Partnered Research

For its scientific payloads, BioServe collaborates withboth internal and external researchers from NASA, academia, industry, and the international community. BioServe supports its partners' research by working with them to develop NASA-approved experiment hardware and procedures. BioServe is well-versed in developing space flight science payloads to ensure timely project completion and quality science results. All aspects of organizing, flying, and operating the experiment are covered by BioServe, allowing our partnered researchers to stay focused on the science and giving them confidence that their experiment will be carried out accurately.

Throughout our rich history and hundreds of life science research experiments, BioServe has developed a robust and diverse set of scientific and engineering expertise in the following areas:

  • Molecular Processes
  • Microorganisms
  • Microbial Systems
  • Vaccine Development
  • Immunology
  • Bioreactors and Organ-on-a-Chip Systems
  • Protein Crystallization
  • Mammalian Cell and Tissue Culture
  • Tissue Engineering
  • Muscle and Bone Loss
  • Materials Science
  • Rodent Research
  • Small Invertebrates and Insects

If you are a researcher interested in flying an experiment in these areas or related ones, the best time to contact us is before you submit a proposal to a funding body such as NASA or the ISS National Lab. BioServe has extensive expertise in working closely with researchers to develop spaceflight experiment proposals with a high probability of success. NASA and the ISS National Lab consider BioServe one of their premier implementation partners that can help a team develop, fly, and operate an experiment in space.

In-House Research

In addition to partnered research, BioServe houses several in-house researchers focused on different aspects of microgravity biology and biotechnology. In parallel with their own scientific endeavors, these researchers also perform project management and engineering roles in the support of partnered research. This close collaboration between science and engineering is unique to BioServe and is a key factor in our unparalleled track record of delivering publishable, high-impact space life sciences data.

  • Alexander Hoehn, PhD (Microgravity life science hardware engineering, satellite technology, plant physiology)
  • Tobias Niederwieser, PhD (Algal photobioreactor life support systems)
  • Louis Stodieck, PhD (Life sciences space flight experimentation, gravitational biology, cardiovascular physiology)
  • Luis Zea, PhD (Bacterial growth and resistance in space)
  • Stefanie Countryman, MA, MBA (Life sciences space flight experimentation)

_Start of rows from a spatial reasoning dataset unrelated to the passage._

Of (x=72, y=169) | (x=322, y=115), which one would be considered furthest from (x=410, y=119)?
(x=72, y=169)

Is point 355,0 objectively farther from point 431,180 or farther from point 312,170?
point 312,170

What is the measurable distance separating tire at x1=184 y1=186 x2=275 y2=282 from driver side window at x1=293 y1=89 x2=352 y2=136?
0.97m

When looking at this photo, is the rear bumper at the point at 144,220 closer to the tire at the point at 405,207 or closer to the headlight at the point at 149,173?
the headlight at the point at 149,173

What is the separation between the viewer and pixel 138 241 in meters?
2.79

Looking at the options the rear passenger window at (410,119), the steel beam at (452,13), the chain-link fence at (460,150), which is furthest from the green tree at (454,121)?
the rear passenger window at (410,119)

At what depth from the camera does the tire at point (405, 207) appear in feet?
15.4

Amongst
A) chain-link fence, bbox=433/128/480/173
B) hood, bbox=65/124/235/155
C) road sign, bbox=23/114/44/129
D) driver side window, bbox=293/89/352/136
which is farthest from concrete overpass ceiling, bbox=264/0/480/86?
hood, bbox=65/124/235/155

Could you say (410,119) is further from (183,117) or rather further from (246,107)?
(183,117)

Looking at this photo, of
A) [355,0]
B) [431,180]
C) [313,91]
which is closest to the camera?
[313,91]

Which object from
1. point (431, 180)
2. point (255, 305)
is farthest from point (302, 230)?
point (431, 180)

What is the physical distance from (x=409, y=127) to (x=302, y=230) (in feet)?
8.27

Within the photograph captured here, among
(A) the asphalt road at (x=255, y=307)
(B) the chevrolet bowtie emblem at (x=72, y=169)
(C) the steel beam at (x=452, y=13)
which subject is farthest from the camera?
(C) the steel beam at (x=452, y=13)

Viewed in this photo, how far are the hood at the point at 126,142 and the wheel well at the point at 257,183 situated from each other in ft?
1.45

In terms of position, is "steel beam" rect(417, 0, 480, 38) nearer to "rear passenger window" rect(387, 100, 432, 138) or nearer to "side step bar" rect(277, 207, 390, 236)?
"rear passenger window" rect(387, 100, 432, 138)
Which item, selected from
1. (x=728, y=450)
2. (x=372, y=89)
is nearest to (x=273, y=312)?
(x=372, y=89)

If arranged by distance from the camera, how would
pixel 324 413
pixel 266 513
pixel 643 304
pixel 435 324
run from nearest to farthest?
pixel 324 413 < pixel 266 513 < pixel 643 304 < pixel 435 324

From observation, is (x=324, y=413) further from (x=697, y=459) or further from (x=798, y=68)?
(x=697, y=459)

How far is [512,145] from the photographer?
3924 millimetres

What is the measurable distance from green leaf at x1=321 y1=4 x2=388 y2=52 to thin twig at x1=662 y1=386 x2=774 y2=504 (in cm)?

Bioastronautics, within the Smead Aerospace Engineering Sciences (AES) Department at CU-Boulder

BioServe is closely partnered with CU's Bioastronautics research focus area and academic program. This program encompasses the biological, behavioral and medical aspects governing humans and other organisms living in a space environment and includes vehicle design for space or planetary habitation. Bioastronautics spans the study (science) and support (engineering) of life in space. The fundamentals also extend into combustion sciences, gravitational fluid mechanics and materials processing in space through common analysis of the underlying gravity-dependent physical principles associated with each application. In addition to their academic studies, many students become involved with BioServe to acquire hands-on experience coupling the engineering design process with space life science research and biophysical analysis techniques.